Why an Unlawful Detainer Form?

Before a landlord, who cannot summarily evict his or her tenants, can move to the eviction stage, he or she must fill in the proper paperwork and file an unlawful detainer forms at the offices of the local Superior Court. After this, he or she can move one step closer to actual eviction.

This type of suit is referred to as a “summary” procedure. This indicates the speed within which the matter progresses. The tenant usually has only five days within which to respond to the allegations made by the landlord. The landlord must provide a copy of the unlawful detainer to the tenant. The tenant must do so by filing with the same courts a written response. After filing, the judge may hold a hearing and pass a judgment within the next 20 days. All parties are formed in advance of the hearing date.

Court Procedure

The form the process takes is a hearing. A judge presides over the case. Both involved parties – tenant and landlord, are able to present their cases. They can provide evidence to the court as well as verbally explain their case. It is possible to have a lawyer, but some landlords and tenants fill in their own unlawful detainer forms and also opt to represent themselves in this action.

Potential Results

Whether you live in Los Angeles or Long Beach, the results will fall into one of the categories following categories: the tenant wins or the landlord wins. Each results in different consequences and further actions on behalf of or by the involved parties.

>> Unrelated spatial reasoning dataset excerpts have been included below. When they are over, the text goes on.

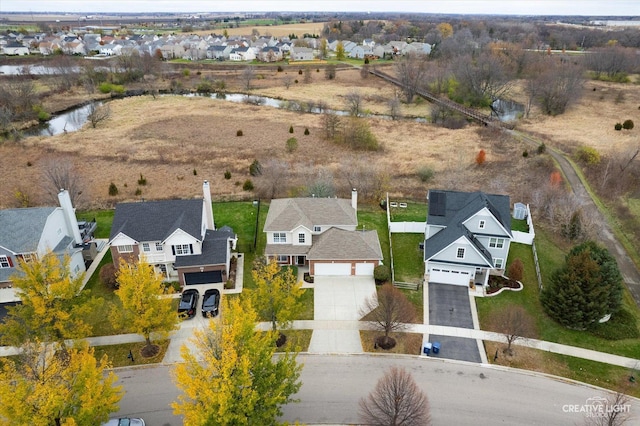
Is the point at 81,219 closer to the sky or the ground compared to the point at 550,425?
closer to the sky

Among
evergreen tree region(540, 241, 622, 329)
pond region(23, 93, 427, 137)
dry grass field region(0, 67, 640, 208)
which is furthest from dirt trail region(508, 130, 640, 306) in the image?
pond region(23, 93, 427, 137)

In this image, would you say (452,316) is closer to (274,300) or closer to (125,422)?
(274,300)

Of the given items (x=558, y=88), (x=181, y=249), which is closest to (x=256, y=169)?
(x=181, y=249)

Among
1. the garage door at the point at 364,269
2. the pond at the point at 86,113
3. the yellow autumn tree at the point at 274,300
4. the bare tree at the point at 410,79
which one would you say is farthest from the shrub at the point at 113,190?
the bare tree at the point at 410,79

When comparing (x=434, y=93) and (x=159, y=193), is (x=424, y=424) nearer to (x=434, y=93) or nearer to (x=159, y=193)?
(x=159, y=193)

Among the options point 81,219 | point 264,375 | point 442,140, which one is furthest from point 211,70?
point 264,375

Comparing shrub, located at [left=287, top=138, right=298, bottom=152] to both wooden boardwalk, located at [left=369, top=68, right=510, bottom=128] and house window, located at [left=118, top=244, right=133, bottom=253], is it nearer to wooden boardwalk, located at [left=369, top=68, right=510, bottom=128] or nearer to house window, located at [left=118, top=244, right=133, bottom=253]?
house window, located at [left=118, top=244, right=133, bottom=253]
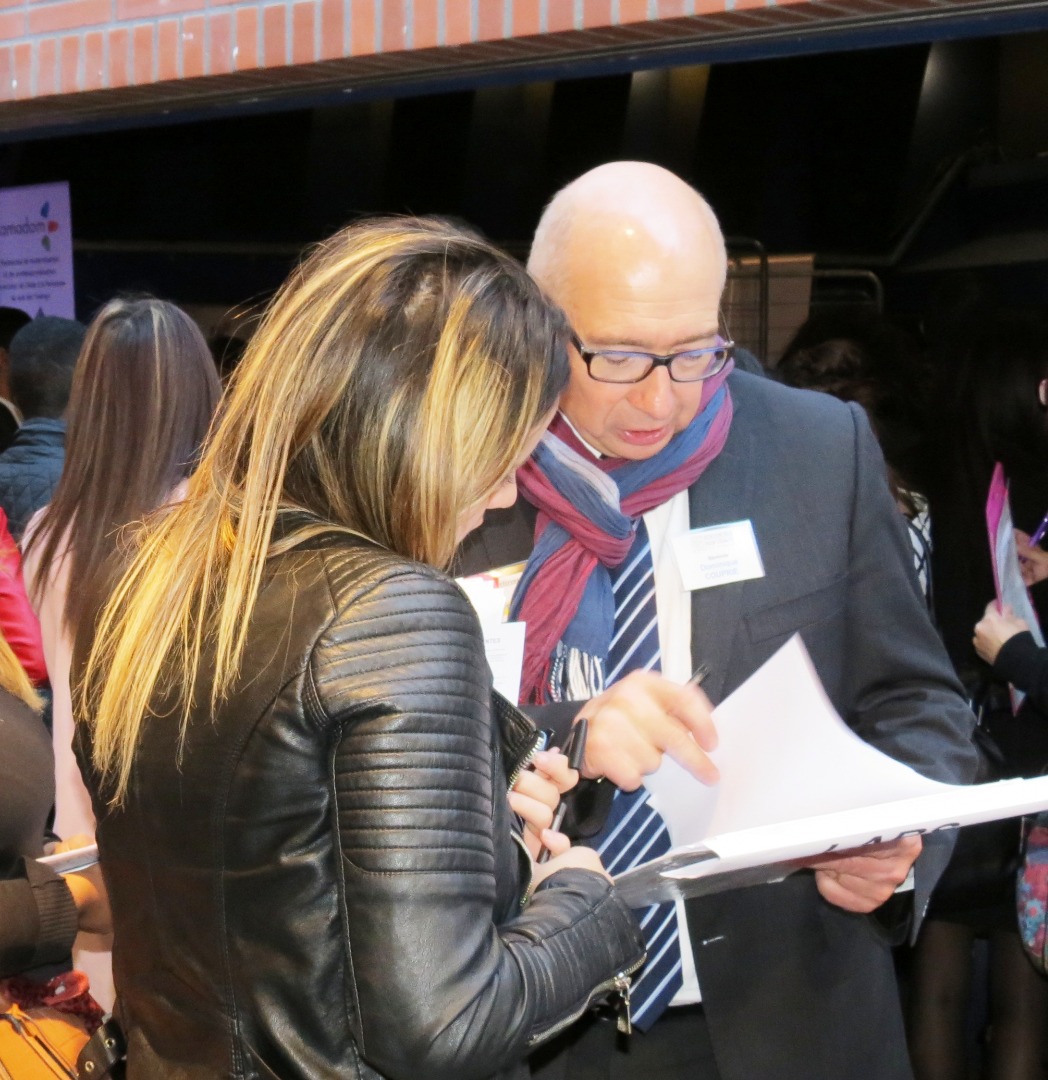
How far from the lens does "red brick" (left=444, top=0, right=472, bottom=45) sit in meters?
3.17

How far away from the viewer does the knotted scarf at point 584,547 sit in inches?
80.4

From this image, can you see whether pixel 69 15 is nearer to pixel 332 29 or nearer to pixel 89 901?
pixel 332 29

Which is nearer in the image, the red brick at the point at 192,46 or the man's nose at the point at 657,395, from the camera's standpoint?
the man's nose at the point at 657,395

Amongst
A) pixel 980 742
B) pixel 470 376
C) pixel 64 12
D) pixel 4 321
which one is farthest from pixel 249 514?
pixel 4 321

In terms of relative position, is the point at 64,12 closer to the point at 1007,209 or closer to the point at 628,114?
the point at 628,114

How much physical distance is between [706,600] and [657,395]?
0.31m

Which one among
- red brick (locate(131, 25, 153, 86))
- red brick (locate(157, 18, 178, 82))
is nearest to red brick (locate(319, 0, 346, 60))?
red brick (locate(157, 18, 178, 82))

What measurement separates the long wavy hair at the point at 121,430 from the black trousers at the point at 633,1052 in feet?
5.08

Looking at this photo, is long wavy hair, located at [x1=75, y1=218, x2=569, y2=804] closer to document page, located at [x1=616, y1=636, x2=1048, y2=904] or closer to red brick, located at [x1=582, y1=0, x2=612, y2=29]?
document page, located at [x1=616, y1=636, x2=1048, y2=904]

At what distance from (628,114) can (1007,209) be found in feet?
5.33

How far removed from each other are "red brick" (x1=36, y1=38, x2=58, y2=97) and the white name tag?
2.87 m

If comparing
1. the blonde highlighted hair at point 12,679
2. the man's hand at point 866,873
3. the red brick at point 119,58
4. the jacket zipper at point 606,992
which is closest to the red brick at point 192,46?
the red brick at point 119,58

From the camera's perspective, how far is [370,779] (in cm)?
118

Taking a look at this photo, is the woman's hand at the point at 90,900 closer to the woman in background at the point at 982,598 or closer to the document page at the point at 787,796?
the document page at the point at 787,796
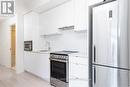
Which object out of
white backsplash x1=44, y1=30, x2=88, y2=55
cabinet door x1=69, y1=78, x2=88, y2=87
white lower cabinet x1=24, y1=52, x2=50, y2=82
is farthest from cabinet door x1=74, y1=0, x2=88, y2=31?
white lower cabinet x1=24, y1=52, x2=50, y2=82

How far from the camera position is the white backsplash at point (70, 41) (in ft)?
16.4

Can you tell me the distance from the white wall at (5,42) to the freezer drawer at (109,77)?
6597 millimetres

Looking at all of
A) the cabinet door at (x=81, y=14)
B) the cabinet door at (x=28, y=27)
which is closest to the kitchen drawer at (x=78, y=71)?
the cabinet door at (x=81, y=14)

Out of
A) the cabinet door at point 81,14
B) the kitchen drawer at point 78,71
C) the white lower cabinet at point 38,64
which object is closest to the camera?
the kitchen drawer at point 78,71

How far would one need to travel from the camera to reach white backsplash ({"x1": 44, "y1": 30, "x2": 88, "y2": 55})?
16.4ft

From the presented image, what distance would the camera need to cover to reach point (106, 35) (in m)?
2.97

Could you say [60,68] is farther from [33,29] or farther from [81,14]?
[33,29]

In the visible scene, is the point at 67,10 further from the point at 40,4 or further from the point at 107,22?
the point at 107,22

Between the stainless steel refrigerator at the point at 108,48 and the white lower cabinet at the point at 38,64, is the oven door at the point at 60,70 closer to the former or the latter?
the white lower cabinet at the point at 38,64

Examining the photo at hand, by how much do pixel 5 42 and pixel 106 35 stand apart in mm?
8821

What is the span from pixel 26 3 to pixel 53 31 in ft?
6.94

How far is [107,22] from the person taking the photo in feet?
9.68

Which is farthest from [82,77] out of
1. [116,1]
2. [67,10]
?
[67,10]

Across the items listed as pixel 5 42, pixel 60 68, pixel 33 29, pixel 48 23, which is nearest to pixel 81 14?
pixel 60 68
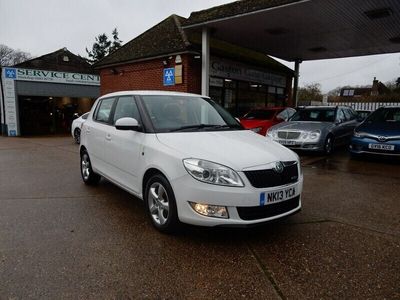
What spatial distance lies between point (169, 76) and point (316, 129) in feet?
22.9

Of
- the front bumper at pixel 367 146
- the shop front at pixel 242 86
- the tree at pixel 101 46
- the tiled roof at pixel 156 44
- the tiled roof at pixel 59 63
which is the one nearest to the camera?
the front bumper at pixel 367 146

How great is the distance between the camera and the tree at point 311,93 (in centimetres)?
3569

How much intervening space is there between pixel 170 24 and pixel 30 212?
1274 centimetres

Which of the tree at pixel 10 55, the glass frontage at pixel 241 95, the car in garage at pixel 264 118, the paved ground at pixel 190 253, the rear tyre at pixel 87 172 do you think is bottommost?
the paved ground at pixel 190 253

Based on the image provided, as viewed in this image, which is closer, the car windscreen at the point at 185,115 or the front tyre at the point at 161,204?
the front tyre at the point at 161,204

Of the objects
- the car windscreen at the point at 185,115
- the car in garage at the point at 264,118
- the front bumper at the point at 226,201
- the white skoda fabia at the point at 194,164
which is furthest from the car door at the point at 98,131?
the car in garage at the point at 264,118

  • Landlord Wins: If the case falls in favor of the landlord, several things occur including potential awarding of rents due, damages and other related items. Yet, for the landlord, the most important is the issuing of a Writ of Possession. This allows him or her to contact the sheriff and arrange for this official body to take steps and actually remove the tenant from the rented premises. First, the tenant is granted five days from the date the writ is issued to leave voluntarily. Only if he or she refuses to do so, the Sheriff can take a direct approach and physically evict the individual(s).
  • Tenant Wins: the tenant will not be evicted. He or she will not have to move. Furthermore, the court may order the landlord to pay court costs e.g. the filing fee. If the original rental agreement contains an attorney clause and the tenant hires one, the landlord will be required to pay these fees as well.

Judgment Default

If, for some reason, the tenant does not file and/or does not show up, the case is found in favor of the landlord. This is called a judgment default and allows the landlord to proceed with the eviction process.

Filing unlawful detainer forms in Los Angeles or Long Beach are the first major step a landlord must make if he or she wants to evict someone. The court will decide the case based on the preponderance of evidence favoring the tenant or the client. At the end of the hearing, either the tenant remains or the landlord will obtain the right to evict him or her from the premises.